Aucun des personnages ne semble se rendre compte qu’il s’agit d’une femme qui vit entre l’espoir et parfois le désespoir et que ce sentiment donne un sens à son existence à la fois terrestre et spirituel, existence portant même sa propre stigmatisation avec son mal de pierres.

Le film débute avec une scène d’une famille en route vers Lyon dont le fils participera à un concours national au conservatoire. Gabrielle, la mère en question, cherche une bande de fréquence pour rendre ce voyage plus supportable. Elle trouve la Barcarolle de Juin de Tchaïkovski mais son garçon lui demande de ne pas la mettre. Cette séquence fonctionne comme une prolepse dans l’histoire. Nous découvrons au fil du long métrage la raison de ce rejet.

Toute l’intrigue du film est centrée sur les flashbacks, d’abord Gabrielle voit la rue Commines à Lyon. Grâce à cette procédure de tournage, le spectateur assiste à la première histoire d’amour de l’héroïne : un enseignant qu’elle identifie à un personnage du roman qu’elle lit à ce moment-là, Wuthering Heights (d’Emily Brontë) et qui ne semble pas répondre à cet amour. La réalisatrice recourt judicieusement, à travers un gros plan, à l’utilisation d’une scène métonymique où Gabrielle embrasse et lèche passionnément le livre qu’on lui a prêté. Elle restera incomprise, demeurera une romantique tardive dont la maladie physique s’accompagnera d’un mal être profond. Elle n’aura que deux voies : celle d’épouser un ouvrier républicain espagnol qu’elle n’aime pas, José Rabascal (interprété par Alex Brendemül) – union d’ailleurs arrangée par sa mère – ou celle d’être admise dans une clinique afin de soigner son déséquilibre affectif.

À travers un récit traditionnel, formel et sans prétention, García nous montre cette fragile femme de la campagne française d’après-guerre. Mariée, Gabrielle s’entiche à nouveau mais cette fois-ci d’un malade en phase terminale, André Sauvage (interprété par Louis Garrel) qu’elle rencontre dans une clinique suisse où on la soigne contre son mal de pierres.

Comme il sied à tout personnage romantique, la mort de l’un des amants empêche un dénouement heureux ; les regards de Cotillard dans certaines scènes apportent l’extase attendue chez toute héroïne du romantisme. L’utilisation du premier plan dans la scène où les deux curistes font l’amour suscite l’empathie car l’image est belle et mystique, rappelant celle de Teresa du Bernin.
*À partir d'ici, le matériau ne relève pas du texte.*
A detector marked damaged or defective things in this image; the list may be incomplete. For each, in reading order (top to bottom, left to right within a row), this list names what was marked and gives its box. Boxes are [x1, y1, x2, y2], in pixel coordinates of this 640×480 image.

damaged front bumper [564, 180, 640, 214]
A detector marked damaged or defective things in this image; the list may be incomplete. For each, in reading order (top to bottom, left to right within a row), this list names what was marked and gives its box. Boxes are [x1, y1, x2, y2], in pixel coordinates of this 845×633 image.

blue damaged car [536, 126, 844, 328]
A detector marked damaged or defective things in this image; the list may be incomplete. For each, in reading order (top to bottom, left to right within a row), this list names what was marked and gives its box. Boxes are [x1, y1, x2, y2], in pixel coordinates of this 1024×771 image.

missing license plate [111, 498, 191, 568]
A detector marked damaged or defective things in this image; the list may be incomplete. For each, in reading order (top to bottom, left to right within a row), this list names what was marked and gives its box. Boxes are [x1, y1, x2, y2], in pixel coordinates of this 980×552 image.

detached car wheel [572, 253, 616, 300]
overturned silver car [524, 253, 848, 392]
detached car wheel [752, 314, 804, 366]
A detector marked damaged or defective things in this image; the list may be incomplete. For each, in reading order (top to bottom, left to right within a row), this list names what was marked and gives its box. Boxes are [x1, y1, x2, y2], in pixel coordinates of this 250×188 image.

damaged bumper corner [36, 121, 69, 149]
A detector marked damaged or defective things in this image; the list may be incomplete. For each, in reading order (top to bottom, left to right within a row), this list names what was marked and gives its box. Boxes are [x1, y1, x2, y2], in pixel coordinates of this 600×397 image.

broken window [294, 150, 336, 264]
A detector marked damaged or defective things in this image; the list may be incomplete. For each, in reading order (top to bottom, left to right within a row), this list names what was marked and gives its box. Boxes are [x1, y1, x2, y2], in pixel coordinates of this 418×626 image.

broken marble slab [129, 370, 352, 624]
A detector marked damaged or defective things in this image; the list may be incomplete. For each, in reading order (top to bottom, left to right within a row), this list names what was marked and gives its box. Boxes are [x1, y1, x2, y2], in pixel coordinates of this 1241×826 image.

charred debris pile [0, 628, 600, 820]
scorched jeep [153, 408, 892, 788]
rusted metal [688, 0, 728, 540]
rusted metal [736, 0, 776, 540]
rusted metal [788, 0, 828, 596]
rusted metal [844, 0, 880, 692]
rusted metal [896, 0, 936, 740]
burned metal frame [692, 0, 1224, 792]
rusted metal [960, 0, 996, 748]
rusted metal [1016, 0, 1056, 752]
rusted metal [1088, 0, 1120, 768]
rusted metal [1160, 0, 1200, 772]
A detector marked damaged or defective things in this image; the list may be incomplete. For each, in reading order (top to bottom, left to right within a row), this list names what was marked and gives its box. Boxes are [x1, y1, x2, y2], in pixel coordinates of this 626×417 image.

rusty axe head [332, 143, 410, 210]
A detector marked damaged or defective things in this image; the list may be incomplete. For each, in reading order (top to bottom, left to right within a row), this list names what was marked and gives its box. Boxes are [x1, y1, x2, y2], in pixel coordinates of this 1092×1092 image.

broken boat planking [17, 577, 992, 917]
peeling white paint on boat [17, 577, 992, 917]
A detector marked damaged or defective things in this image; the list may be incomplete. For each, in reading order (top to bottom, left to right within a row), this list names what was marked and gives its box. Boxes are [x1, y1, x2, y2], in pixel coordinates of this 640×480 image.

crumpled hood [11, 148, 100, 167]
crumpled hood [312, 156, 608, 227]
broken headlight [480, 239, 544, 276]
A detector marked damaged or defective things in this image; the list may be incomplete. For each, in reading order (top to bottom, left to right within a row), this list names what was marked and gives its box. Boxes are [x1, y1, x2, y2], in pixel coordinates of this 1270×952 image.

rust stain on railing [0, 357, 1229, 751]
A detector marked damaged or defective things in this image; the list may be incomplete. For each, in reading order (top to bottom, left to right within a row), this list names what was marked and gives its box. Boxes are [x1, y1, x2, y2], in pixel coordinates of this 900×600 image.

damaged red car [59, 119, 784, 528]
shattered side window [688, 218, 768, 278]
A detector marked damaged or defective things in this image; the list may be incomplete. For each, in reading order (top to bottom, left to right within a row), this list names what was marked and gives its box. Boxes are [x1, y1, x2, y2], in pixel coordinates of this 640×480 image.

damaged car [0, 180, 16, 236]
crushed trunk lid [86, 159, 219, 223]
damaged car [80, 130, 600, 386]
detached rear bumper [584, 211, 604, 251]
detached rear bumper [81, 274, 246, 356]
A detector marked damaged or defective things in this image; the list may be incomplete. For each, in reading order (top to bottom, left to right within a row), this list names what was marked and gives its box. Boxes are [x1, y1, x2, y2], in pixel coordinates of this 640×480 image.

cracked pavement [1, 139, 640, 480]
Introspective, mélancolique, Gabrielle remercie son dieu de lui avoir accordé la faveur qu’elle lui avait demandée : lui donner « la chose principale ». Sans qu’elle soit une fervente croyante, l’héroïne exprime une volonté de calme résignation lorsqu’elle apprend plus tard qu’André est décédé le jour même de son départ de la clinique.

Pour rendre l’histoire intéressante et crédible, Nicole Garcia, à l’imagination de son personnage, montre l’obstination à nier un amour impossible, révélant ainsi une fois de plus la cohérence de son personnage sur la voie de la connaissance et de la compréhension.

Traduit de l’espagnol par Pierre Scordia. Version en espagnol

Film Mal de Pierres de Nicole Garcia (France/Belgique/Canada), 2017. Disponible sur la plateforme Netflix. 

Poème d’Henri Michaux (1899-1984)

Ce film me fait penser à ce poème :

MA VIE

Tu t’en vas sans moi, ma vie.

Tu roules,

Et moi j’attends encore de faire un pas.

Tu portes ailleurs la bataille.

Tu me désertes ainsi.

Je ne t’ai jamais suivie.

______

Je ne vois pas clair dans tes offres.

Le petit peu que je veux, jamais tu ne l’apportes.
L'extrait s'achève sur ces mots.